**Provided entries:**

__________

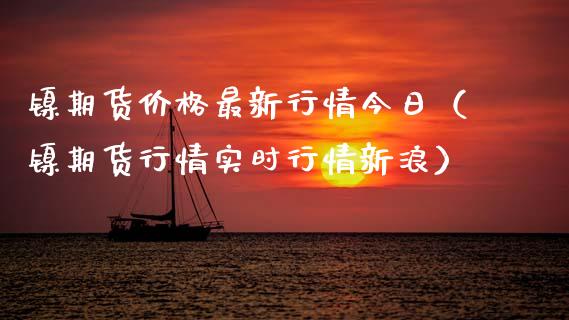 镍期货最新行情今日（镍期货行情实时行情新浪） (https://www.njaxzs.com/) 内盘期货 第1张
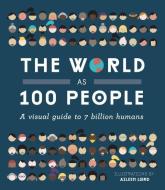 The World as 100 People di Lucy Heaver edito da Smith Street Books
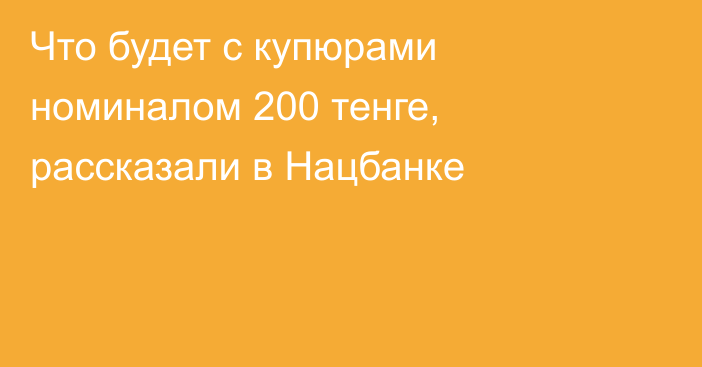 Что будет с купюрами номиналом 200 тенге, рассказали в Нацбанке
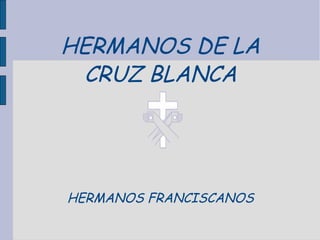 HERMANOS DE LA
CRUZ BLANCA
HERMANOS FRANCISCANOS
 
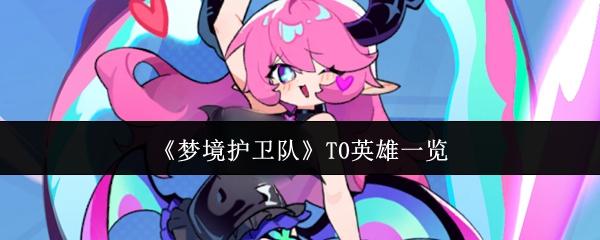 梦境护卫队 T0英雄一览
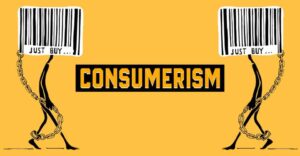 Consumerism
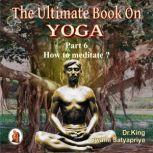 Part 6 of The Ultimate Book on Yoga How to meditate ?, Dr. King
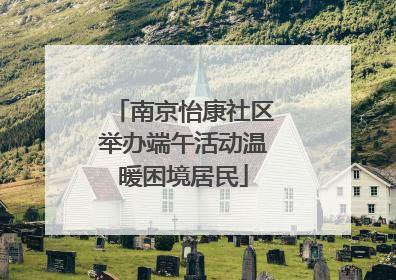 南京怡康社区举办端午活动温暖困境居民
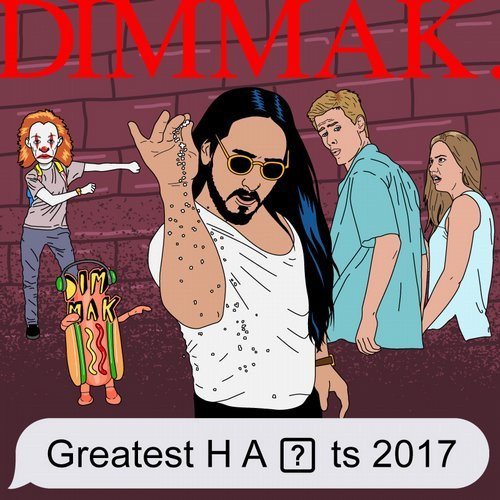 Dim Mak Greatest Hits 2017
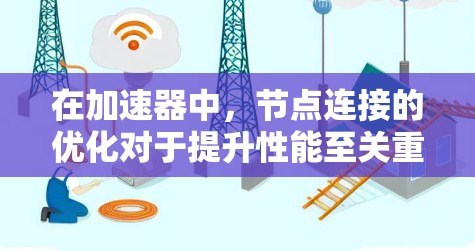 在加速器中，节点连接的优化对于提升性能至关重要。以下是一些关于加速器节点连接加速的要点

__________

**What to produce:** Reproduce every line of the material above word for word, leaving out the pictures.

**Output:**
 镍期货最新行情今日（镍期货行情实时行情新浪） (https://www.njaxzs.com/) 内盘期货 第1张
 The World as 100 People di Lucy Heaver edito da Smith Street Books
 Что будет с купюрами номиналом 200 тенге, рассказали в Нацбанке
 HERMANOS DE LA
CRUZ BLANCA
HERMANOS FRANCISCANOS
 
 梦境护卫队 T0英雄一览
 Consumerism
 Part 6 of The Ultimate Book on Yoga How to meditate ?, Dr. King
 南京怡康社区举办端午活动温暖困境居民
 Dim Mak Greatest Hits 2017
 在加速器中，节点连接的优化对于提升性能至关重要。以下是一些关于加速器节点连接加速的要点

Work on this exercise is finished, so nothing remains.